Community structure in social and biological networks

From Cohen Courses
Revision as of 23:11, 18 December 2012 by Ziy (talk | contribs) (Created page with '== Citation == @article{Girvan:2002, title={Community structure in social and biological networks}, author={Girvan, M. and Newman, M.E.J.}, journal={Proceedings of the Nat…')
(diff) ← Older revision | Latest revision (diff) | Newer revision → (diff)
Jump to navigationJump to search

Citation

@article{Girvan:2002,

 title={Community structure in social and biological networks},
 author={Girvan, M. and Newman, M.E.J.},
 journal={Proceedings of the National Academy of Sciences},
 volume={99},
 number={12},
 pages={7821--7826},
 year={2002},
 publisher={National Acad Sciences}

}

Abstract from the paper

A number of recent studies have focused on the statistical properties of networked systems such as social networks and the Worldwide Web. Researchers have concentrated particularly on a few properties that seem to be common to many networks: the small-world property, power-law degree distributions, and network transitivity. In this article, we highlight another property that is found in many networks, the property of community structure, in which network nodes are joined together in tightly knit groups, between which there are only looser connections. We propose a method for detecting such communities, built around the idea of using centrality indices to find community boundaries. We test our method on computer-generated and real-world graphs whose community structure is already known and find that the method detects this known structure with high sensitivity and reliability. We also apply the method to two networks whose community structure is not well known-a collaboration network and a food web-and find that it detects significant and informative community divisions in both cases.

Online version

Summary

In this paper, the authors mainly introduce the community structure detection problem, as one of important characteristics of various kinds of networks, then they mentioned one feasible solution towards this problem - applying the hierarchical clustering algorithm. However, hierarchical clustering algorithms require node distance (i.e, edge weight) as input. Various weighting methods are mentioned in the paper, and in the second half of the paper, betweenness centrality as a weighting method is leveraged from another paper to assign the weight. Finally, an algorithm similar to hierarchical clustering is proposed and evaluated based on three computer-generated or real-word networks of known true communities and two other networks of unknown communities. The results show that the proposed algorithm based on betweenness can outperform the baseline methods, where the edges are weighted on the number of paths connecting the two nodes.

Objective

The objective of the community structure detection problem is to try to find the communities (or clusters) from a network, where communities can be formally and intuitively defined as a set of nodes that communicate more frequently internally than externally.
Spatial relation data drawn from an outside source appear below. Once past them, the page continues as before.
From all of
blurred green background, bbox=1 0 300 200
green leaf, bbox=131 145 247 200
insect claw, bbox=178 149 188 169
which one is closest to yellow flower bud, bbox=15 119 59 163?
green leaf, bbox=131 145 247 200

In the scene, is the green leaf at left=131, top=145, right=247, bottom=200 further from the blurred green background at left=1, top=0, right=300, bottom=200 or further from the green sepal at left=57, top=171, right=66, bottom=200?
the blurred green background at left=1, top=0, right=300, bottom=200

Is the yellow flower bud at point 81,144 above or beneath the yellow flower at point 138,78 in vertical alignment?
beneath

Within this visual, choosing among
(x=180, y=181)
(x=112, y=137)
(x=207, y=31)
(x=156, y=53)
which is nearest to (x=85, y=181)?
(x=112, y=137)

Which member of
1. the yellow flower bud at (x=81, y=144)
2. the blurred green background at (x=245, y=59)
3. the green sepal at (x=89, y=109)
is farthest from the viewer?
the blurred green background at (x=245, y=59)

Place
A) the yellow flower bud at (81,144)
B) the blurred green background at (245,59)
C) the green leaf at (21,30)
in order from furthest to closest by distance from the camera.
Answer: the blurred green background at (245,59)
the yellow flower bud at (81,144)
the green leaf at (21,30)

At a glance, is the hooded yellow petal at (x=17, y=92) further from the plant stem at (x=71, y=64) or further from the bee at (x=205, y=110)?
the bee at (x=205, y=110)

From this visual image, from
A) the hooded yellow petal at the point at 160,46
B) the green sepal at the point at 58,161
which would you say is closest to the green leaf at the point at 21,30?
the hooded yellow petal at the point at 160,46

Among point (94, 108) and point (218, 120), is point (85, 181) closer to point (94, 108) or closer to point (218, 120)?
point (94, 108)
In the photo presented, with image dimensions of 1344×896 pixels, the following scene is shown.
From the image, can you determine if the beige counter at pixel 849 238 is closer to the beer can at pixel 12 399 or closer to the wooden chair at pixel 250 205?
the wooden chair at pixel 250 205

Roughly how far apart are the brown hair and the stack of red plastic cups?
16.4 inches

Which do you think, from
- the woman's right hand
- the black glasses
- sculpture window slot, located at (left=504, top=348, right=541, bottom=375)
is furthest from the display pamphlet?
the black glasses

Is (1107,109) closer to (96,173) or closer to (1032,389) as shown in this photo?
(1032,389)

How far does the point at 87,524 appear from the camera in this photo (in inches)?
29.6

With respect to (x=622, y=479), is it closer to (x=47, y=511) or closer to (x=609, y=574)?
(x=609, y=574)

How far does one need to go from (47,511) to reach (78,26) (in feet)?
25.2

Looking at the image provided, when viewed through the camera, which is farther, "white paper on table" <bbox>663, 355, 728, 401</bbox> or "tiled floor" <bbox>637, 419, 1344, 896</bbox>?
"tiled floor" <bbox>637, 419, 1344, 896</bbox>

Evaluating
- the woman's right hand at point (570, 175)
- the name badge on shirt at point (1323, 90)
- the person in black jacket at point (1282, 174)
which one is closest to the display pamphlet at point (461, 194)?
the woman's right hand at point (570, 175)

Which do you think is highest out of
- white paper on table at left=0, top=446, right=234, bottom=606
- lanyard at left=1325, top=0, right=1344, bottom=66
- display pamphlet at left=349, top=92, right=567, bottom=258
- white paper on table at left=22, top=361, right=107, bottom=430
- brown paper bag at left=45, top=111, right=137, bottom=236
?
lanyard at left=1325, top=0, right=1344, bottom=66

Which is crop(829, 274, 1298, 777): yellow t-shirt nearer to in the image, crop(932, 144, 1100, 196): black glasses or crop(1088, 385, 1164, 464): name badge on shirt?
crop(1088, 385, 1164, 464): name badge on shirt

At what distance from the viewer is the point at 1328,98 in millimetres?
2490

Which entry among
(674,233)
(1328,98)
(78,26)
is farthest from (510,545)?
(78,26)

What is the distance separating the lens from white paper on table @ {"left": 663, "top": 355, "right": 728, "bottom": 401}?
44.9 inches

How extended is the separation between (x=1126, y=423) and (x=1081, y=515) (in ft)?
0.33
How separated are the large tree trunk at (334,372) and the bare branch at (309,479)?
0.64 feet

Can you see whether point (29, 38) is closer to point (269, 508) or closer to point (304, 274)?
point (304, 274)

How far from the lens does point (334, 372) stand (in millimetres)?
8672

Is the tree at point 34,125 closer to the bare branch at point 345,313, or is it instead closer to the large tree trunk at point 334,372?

However, the key of the problem is how to measure the affinity (or closeness) of two nodes.

Background

Various network characters have been discovered and analyzed systematically, e.g., small world effect, long tail effect (power law), network transitivity, etc, where the authors are trying to capture the network from a more holistic level.

Modeling

The concept of betweenness, as a centrality measure, is proposed by Freeman, which of a vertex v in a graph G:=(V,E) with V vertices is computed as follows:

1. For each pair of vertices (s,t), compute the shortest paths between them.

2. For each pair of vertices (s,t), determine the fraction of shortest paths that pass through the vertex in question (here, vertex v).

3. Sum this fraction over all pairs of vertices (s,t).

The community structure detection algorithm, similar to the iterative hierarchical clustering algorithm, can be formalized as follows:

1. Calculate the betweenness for all edges in the network.

2. Remove the edge with the highest betweenness.

3. Recalculate the betweenness for all edges affected by the removal.

4. Repeat from step 2 until no edges remain.

Results

The algorithms have been tested on a computer-generated network with known community structure, two real-world networks with known community structures (Zachary's Karate Club and College Football), and two real-world networks with unknown community structures (Collaboration Network and Food Web). A baseline method that depends on edge-independent path counts weighted hierarchical clustering algorithm was employed. All experiments show that the proposed algorithm can outperform the baseline method.

Further thoughts & Study Plan

  • Freeman, Linton (1977). "A set of measures of centrality based upon betweenness". Sociometry 40: 35–41.
  1. It is important to study how the original idea of betweenness was proposed to be the central concept of this algorithm.
  2. Probably papers should be surveyed to figure out the difference between various centrality measures, and how they differ in the community structure detection problem.
  • Another thread should be focused is the algorithm, rather than the weighting method. Data mining communities propose a large number of clustering method, e.g., EM, K-MEANS, and relatively recently, affinity propagation based on factor graph model, etc. All of them can also be applied to this problem with the proposed weighting scheme.
  • Authors didn't mention how one should specify the number of communities, while they tuned the number from the total number of nodes, where all the nodes belong to its own community, all the way down to 1, where all the nodes belong to the same community. It is also interesting how to automatically decide the number of clusters.
  • Large-scale experiment must be done. For example, coauther network has been available based on not only a single institute but the whole academic community. We should try to investigate how to scale up the algorithm and try to quantitatively measure the performance based on a large-scale dataset.